Dat is twee keer gebeurd. Daar sta ik nog verbaasd van; dat je zo’n lijk vindt; dat is zo anders. Ik zag zo’n stukje van een jutezak in het water en toen werd ik heel boos, want ik dacht: “Ze hebben een hond verdronken.” En daar was ik boos over. We moesten die zak uit het water halen, maar iedere keer als ik hem dichterbij had, gleed hij weer terug. Op een gegeven ogenblik denk ik: “Wat is dat toch?” Je weet eerst niet wat het is, maar door de ontsnappende gassen kom je tot de conclusie: “Het is een vrouw.” Ik denk: “Wat is er nou aan de hand? Dat kan niet.” Nou, op een gegeven moment had ik die zak op de kant en heb ik de politie maar gebeld. Ik zeg:
“Er ligt hier een vrouw in een jutezak.”
[…] Toen had ik al telefoon, want het was later in de tijd.
Zo werd dat dan gedaan. Na de vondst ga je naar huis, je neemt een glas cognac en dan ben je er weer.

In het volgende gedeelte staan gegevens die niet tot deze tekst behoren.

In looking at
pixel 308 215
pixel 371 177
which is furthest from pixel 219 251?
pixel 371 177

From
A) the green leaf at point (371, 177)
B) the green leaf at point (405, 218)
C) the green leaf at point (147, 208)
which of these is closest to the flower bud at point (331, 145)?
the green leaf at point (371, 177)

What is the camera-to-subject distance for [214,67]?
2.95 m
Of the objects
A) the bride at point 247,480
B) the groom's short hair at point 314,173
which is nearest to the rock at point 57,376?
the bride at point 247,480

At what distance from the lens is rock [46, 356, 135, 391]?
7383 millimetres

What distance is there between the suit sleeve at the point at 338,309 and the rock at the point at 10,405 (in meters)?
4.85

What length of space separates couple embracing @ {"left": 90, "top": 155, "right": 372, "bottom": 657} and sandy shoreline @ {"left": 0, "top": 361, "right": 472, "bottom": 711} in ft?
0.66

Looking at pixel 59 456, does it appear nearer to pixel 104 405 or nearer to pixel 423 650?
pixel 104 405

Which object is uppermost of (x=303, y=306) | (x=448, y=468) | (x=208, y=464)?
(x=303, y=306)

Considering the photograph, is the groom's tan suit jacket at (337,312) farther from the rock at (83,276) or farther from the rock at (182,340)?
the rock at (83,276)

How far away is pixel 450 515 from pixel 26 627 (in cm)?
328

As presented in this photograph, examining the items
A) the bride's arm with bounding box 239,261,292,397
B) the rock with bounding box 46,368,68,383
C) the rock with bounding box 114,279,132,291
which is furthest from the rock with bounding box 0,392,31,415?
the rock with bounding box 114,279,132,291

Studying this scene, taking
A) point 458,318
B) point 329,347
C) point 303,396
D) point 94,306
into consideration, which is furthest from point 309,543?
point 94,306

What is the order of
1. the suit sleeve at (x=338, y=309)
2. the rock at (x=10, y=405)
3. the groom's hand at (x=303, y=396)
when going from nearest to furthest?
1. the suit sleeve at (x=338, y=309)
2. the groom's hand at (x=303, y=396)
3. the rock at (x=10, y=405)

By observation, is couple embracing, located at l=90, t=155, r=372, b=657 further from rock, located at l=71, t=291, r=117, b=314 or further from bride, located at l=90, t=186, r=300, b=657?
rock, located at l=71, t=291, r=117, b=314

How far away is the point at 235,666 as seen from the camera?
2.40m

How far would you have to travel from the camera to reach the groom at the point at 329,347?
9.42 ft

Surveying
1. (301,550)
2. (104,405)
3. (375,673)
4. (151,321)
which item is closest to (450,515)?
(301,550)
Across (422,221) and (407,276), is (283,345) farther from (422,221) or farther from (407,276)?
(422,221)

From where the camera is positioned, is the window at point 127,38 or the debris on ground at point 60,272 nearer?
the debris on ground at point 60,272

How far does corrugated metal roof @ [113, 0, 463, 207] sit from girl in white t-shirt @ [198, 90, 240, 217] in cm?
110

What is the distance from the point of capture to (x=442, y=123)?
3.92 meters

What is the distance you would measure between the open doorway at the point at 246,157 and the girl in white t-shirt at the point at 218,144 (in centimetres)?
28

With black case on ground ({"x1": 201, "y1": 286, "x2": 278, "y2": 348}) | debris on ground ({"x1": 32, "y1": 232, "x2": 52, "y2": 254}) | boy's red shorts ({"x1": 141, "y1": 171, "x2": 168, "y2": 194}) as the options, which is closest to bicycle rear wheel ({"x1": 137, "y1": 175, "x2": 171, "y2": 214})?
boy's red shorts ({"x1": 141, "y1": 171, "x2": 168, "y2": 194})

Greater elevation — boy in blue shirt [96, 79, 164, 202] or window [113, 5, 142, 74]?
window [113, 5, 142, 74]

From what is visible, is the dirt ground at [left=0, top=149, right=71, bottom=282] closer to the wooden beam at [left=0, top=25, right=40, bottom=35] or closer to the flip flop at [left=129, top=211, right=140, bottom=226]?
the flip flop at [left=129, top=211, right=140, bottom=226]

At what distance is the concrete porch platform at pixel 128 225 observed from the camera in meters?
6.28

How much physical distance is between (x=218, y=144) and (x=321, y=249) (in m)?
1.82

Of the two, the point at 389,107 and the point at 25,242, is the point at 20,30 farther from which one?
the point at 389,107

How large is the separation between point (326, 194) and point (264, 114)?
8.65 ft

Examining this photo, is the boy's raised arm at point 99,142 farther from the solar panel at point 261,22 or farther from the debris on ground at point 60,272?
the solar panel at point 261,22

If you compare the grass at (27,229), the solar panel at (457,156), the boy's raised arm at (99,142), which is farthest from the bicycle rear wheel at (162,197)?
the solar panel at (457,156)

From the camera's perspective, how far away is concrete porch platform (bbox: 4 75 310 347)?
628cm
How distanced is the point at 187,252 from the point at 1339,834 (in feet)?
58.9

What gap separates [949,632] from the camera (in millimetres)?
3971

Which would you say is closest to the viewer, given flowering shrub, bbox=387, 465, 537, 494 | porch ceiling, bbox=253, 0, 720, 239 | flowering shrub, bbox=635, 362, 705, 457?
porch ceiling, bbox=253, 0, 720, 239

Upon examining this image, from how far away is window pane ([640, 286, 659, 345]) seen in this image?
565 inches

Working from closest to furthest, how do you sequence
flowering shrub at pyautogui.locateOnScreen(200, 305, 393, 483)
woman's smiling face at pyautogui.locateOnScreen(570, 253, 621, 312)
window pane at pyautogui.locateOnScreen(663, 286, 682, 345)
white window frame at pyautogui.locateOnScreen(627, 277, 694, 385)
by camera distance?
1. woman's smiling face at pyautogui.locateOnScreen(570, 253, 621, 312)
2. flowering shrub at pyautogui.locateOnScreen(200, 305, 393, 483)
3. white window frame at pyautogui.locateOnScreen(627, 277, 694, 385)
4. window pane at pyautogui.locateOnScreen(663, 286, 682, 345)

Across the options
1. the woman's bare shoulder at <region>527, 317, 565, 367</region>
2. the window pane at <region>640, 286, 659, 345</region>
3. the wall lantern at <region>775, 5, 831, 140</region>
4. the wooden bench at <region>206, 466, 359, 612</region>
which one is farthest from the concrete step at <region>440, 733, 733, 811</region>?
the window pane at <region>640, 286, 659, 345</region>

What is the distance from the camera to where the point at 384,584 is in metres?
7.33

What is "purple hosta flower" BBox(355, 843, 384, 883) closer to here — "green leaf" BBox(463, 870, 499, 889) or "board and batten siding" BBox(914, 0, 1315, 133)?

Ja, je moest verder. En dan kom je na een halfjaar of een jaar verder en dan heb je er weer één. Ja, dan wordt het een beetje gekker, dus hadden we er zo een paar achter elkaar.
Wat ik ook gezien heb: ik heb mensen met een parachute zien vallen die niet openging. Een straaljager wees mij de weg. Ik zag op een gegeven moment een parachutist hangen. Ben ik achteraan gereden: “Oh, dat is niet best.” En toen kwam de straaljager, die wees mij hoe ik rijden moest. Op een gegeven moment was ik vastgereden op een weg [en zag ik hem]: “Oh jee, daar ligt hij.” Maar ja, dat overleef je niet.